[START OF Excerpt to read]

This means AMX/SME benchmarks that interleave with non-AMX/SME work will show misleading throughput numbers as the CPU oscillates between frequency states.

Mitigations:

  • Use --benchmark_min_time=10s or higher to amortize warm-up over a longer measurement window.
  • Disable turbo boost with echo 1 > /sys/devices/system/cpu/intel_pstate/no_turbo on Linux.
  • Run AMX/SME benchmarks in isolation — do not mix them with non-AMX/SME benchmarks in the same invocation.
  • Filter with --benchmark_filter=amx or --benchmark_filter=sme for dedicated runs.

Pinning to Performance Cores

Linux

taskset -c 0-3 ./build_release/nk_bench
numactl --physcpubind=0-3 ./build_release/nk_bench

For dedicated benchmarking machines, add isolcpus=4-7 to the kernel command line and pin benchmarks to isolated cores.

macOS

No direct core-pinning API exists on macOS. Use QoS to avoid efficiency cores:

taskpolicy -b ./build_release/nk_bench

On Apple Silicon there is no public API for P/E core pinning. Run with minimal background load for reproducible results.

Windows

start /affinity 0xF nk_bench.exe

The hex mask 0xF pins to cores 0-3.

[END OF Excerpt to read]
[START OF Dataset content]

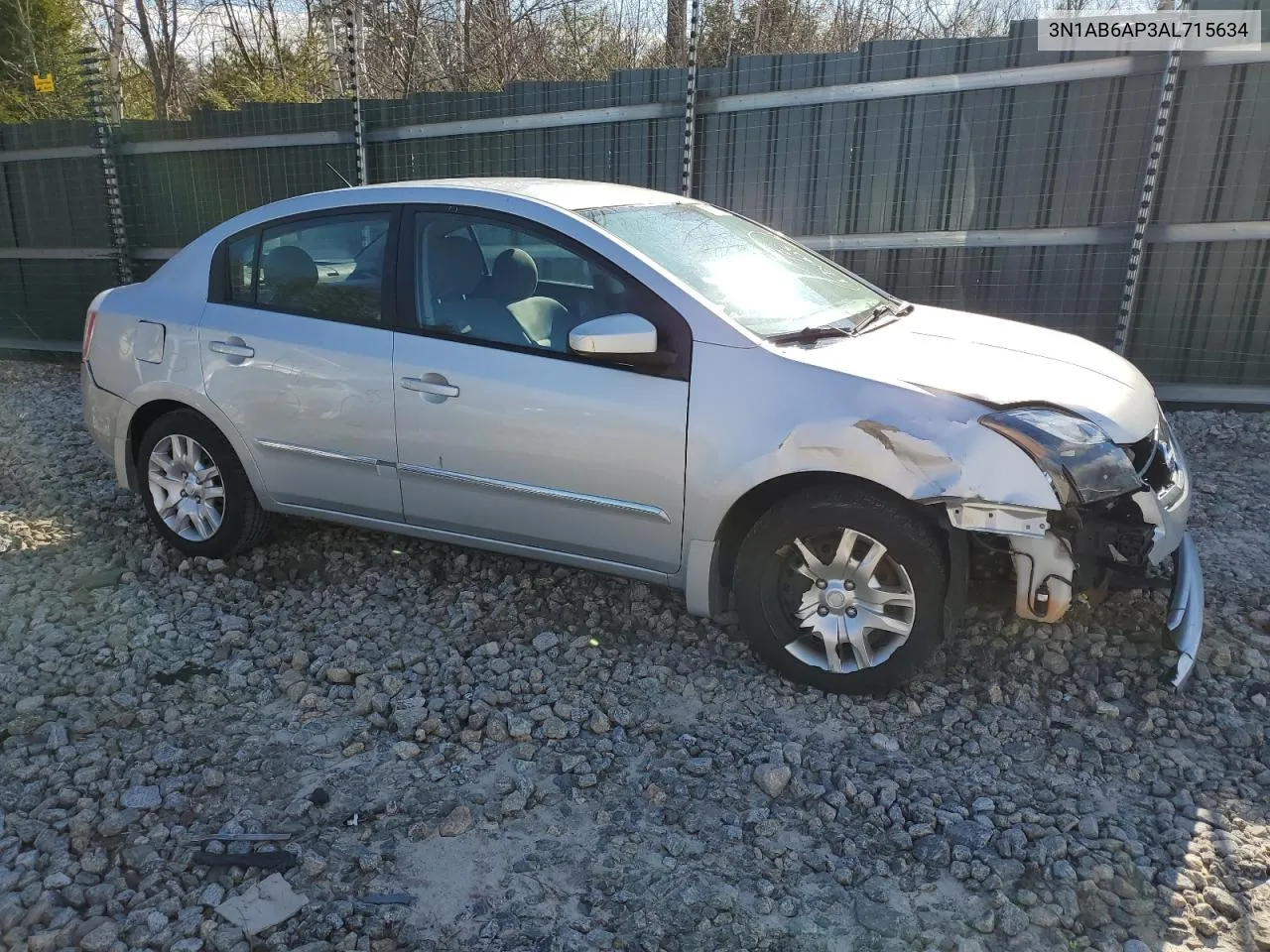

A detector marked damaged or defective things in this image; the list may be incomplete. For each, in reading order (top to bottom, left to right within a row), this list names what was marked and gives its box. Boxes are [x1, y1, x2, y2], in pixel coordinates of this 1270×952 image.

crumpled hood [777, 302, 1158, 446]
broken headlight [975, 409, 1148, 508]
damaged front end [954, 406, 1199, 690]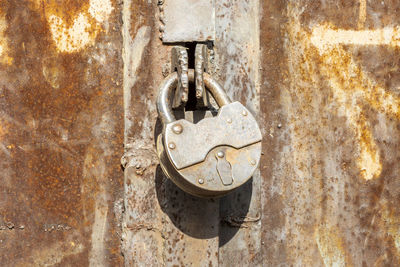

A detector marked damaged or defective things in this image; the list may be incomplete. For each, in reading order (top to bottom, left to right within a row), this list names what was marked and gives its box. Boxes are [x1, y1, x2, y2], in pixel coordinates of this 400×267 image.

[END OF Dataset content]

## Goals
- a) In the benchmarking notes, which hex mask pins the benchmark to cores 0-3 on Windows?
- b) Copy out the passage of the benchmarking notes from "Pinning to Performance" up to and including "to isolated cores.", keeping every word unchanged.
- c) Decide whether each statement agrees with the benchmarking notes, answering yes or no and quoting the words that settle it: (i) Apple Silicon offers a public API for pinning work to P or E cores. (ii) AMX/SME benchmarks should be run apart from non-AMX/SME benchmarks. (iii) On Linux, turbo boost can be turned off through the intel_pstate no_turbo setting.
These entries have no connection to the benchmarking notes.

## Results by task
- a) 0xF

- b)
Pinning to Performance Cores

Linux

taskset -c 0-3 ./build_release/nk_bench
numactl --physcpubind=0-3 ./build_release/nk_bench

For dedicated benchmarking machines, add isolcpus=4-7 to the kernel command line and pin benchmarks to isolated cores.

- c)
(i) No: "On Apple Silicon there is no public API for P/E core pinning."
(ii) Yes: "Run AMX/SME benchmarks in isolation — do not mix them with non-AMX/SME benchmarks in the same invocation."
(iii) Yes: "Disable turbo boost with echo 1 > /sys/devices/system/cpu/intel_pstate/no_turbo on Linux."